Battling growing competition and looking at costly upgrades, Northwest power agency is trying to right its ship.
Could dam breaching be a solution?

Lower Monumental Dam in a remote corner of SE Washington State is in need of new bridge crane equipment. The Bonneville Power Administration is one of a few self-funded federal agencies that operates like a private concern, but difficult market conditions are eroding the business model it's depended on for decades and threatening to upend its future.

In response, the agency is looking at cutting its fish and wildlife budget, among other measures. That could have an impact on the effort to recover salmon and steelhead runs protected under the Endangered Species Act. But some environmentalists say the agency could save money, improve its financial standing and help fish by walking away from costly future upgrades to the four lower Snake River dams.

The agency is also trying to shore up its finances by reducing its debt ratio and maintaining its credit rating while making needed investments to infrastructure, coming up with new products like reliable power for noncontract customers and better meeting the needs of customers.

Cheap renewable energy like wind and solar produced in California and the southwest, along with conservation and the low cost of abundant natural gas, have driven down the price of wholesale electricity and disrupted the market for surplus electricity.

The agency once counted on selling its surplus electricity to places like California for a nice profit, which it used to keep its own rates low. But with prices and demand both down, Bonneville has often been forced to sell its surplus electricity at a loss. It has also had to raise the rates it charges regional customers by about 30 percent in the past decade.

Those customers are locked into long-term contracts and are now paying well above the market price. For instance, Bonneville sells its power for roughly $36 a megawatt.
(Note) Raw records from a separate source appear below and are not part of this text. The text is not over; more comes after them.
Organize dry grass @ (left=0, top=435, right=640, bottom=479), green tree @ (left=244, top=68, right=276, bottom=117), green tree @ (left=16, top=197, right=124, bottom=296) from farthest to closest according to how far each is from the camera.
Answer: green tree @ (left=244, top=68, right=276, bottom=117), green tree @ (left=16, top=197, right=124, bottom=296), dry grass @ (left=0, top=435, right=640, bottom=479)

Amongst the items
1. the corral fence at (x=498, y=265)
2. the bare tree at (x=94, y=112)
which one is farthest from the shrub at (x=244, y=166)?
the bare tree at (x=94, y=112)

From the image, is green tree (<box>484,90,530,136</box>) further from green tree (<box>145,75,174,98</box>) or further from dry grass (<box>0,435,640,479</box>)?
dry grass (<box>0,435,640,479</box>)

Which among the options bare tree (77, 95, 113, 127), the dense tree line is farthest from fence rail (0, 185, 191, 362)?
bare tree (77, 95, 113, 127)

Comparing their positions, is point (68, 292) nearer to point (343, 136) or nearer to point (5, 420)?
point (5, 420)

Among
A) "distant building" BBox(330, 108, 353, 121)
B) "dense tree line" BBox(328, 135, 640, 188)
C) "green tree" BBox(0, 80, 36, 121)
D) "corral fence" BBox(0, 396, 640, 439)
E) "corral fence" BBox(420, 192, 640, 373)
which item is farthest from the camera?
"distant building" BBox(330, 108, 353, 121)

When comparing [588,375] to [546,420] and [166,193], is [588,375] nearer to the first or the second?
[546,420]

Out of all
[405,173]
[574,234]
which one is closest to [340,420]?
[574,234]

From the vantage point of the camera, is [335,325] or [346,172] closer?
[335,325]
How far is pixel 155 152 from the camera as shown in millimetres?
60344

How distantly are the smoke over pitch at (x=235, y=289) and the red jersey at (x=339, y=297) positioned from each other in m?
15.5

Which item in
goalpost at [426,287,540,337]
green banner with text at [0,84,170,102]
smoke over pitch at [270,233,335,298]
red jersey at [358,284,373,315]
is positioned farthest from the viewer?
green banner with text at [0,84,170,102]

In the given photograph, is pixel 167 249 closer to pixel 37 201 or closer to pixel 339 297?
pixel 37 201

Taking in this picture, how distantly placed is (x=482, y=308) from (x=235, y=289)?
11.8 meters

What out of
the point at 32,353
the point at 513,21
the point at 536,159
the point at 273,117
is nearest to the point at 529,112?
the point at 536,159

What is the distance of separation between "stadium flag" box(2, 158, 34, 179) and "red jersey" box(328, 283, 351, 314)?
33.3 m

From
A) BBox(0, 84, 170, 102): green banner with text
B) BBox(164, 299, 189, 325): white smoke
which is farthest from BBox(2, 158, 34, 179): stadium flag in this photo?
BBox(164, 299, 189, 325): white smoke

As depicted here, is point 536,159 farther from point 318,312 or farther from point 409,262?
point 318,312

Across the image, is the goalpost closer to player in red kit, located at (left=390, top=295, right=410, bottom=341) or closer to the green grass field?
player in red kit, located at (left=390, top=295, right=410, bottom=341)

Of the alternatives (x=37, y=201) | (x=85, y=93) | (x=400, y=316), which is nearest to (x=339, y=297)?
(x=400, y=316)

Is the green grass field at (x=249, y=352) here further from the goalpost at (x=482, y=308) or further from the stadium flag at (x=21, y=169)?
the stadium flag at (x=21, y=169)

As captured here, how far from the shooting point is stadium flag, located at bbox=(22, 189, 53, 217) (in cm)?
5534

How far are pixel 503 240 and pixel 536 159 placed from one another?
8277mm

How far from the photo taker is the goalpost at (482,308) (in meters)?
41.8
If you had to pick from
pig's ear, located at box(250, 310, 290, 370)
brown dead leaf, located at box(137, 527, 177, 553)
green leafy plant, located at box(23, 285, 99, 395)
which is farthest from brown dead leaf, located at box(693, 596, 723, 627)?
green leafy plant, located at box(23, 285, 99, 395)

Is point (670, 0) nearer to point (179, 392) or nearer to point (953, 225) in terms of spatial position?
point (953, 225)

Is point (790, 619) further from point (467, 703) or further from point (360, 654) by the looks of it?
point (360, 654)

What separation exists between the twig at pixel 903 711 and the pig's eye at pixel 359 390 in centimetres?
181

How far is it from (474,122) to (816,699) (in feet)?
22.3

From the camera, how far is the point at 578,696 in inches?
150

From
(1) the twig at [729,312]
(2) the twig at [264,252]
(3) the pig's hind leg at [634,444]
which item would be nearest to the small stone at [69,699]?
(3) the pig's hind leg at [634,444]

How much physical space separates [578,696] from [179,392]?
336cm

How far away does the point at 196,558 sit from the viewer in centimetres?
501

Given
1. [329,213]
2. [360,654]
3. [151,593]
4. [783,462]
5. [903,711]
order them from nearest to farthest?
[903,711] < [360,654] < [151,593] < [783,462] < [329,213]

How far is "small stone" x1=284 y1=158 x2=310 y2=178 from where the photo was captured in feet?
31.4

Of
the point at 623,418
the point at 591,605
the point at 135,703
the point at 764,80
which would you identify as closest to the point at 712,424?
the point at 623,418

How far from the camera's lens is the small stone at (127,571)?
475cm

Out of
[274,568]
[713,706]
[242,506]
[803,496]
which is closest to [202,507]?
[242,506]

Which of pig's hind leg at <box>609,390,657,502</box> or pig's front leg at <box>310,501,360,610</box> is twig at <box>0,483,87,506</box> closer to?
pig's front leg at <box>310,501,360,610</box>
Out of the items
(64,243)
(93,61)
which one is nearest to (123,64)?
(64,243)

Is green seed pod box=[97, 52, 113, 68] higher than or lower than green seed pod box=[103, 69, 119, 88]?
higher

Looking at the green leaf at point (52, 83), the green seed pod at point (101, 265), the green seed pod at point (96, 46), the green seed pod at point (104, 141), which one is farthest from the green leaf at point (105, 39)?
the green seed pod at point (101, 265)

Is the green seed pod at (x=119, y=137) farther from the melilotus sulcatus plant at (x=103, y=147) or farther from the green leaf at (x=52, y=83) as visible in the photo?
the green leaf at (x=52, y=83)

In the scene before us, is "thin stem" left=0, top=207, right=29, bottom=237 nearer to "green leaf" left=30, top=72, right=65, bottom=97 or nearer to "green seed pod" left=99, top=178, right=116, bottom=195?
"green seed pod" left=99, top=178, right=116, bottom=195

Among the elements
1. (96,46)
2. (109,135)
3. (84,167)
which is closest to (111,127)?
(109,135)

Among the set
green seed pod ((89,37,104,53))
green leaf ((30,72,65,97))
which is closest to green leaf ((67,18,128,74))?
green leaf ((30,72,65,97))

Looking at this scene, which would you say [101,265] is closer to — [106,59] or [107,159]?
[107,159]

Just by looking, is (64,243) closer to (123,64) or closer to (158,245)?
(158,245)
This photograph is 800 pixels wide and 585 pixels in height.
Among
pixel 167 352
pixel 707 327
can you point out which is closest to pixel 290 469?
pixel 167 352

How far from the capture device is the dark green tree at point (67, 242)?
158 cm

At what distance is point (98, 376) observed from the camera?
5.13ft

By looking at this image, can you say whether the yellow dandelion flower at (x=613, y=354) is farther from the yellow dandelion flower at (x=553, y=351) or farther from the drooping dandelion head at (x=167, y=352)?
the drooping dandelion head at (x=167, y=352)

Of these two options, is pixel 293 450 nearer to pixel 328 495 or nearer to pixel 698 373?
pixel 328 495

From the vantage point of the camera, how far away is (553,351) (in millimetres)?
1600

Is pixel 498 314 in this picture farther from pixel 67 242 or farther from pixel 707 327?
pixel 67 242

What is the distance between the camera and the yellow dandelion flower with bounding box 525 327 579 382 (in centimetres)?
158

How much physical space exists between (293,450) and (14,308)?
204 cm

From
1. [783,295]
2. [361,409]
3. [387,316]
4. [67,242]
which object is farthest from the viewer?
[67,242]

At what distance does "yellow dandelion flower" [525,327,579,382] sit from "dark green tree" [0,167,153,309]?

On the spot market, which fluctuates constantly, the price is often around $20 a megawatt, or even lower.

Contract cliff

Agency officials such as BPA administrator Elliot Mainzer are diligently seeking ways to right the ship, particularly prior to the expiration of those contracts held by small and large utilities in the Pacific Northwest. Utilities managers are naturally eyeing the cheaper prices elsewhere. Most of the contracts expire in 2028, but negotiations for renewal are expected to heat up in the next three to four years.

"The trend would not allow them (BPA) to be a competitive power supplier when the next set of contracts are signed," said Scott Corwin, executive director of the Public Power Council, a coalition of publicly owned utilities that use BPA power. "It's an important matter for Bonneville to get control of their costs and turn the trajectory of what have been significant rate increases over the last several rate periods."

BPA markets power it produces at 31 federal hydroelectric dams and energy produced at the Columbia Generating Station, a nuclear plant in Washington. According to its website, it provides about 28 percent of the electricity used in the vast Pacific Northwest region and maintains about three-quarters of the transmission lines in its service territory. Customers include big public utilities such as Cowlitz Public Utility District and tiny rural cooperatives like Clearwater Power and Idaho County Light and Power.

Clearwater Power, which supplies electricity to homes and businesses in parts of north central Idaho, is keeping a close watch on BPA's efforts to curb costs as well as its rates as the so-called 2028 contract cliff approaches.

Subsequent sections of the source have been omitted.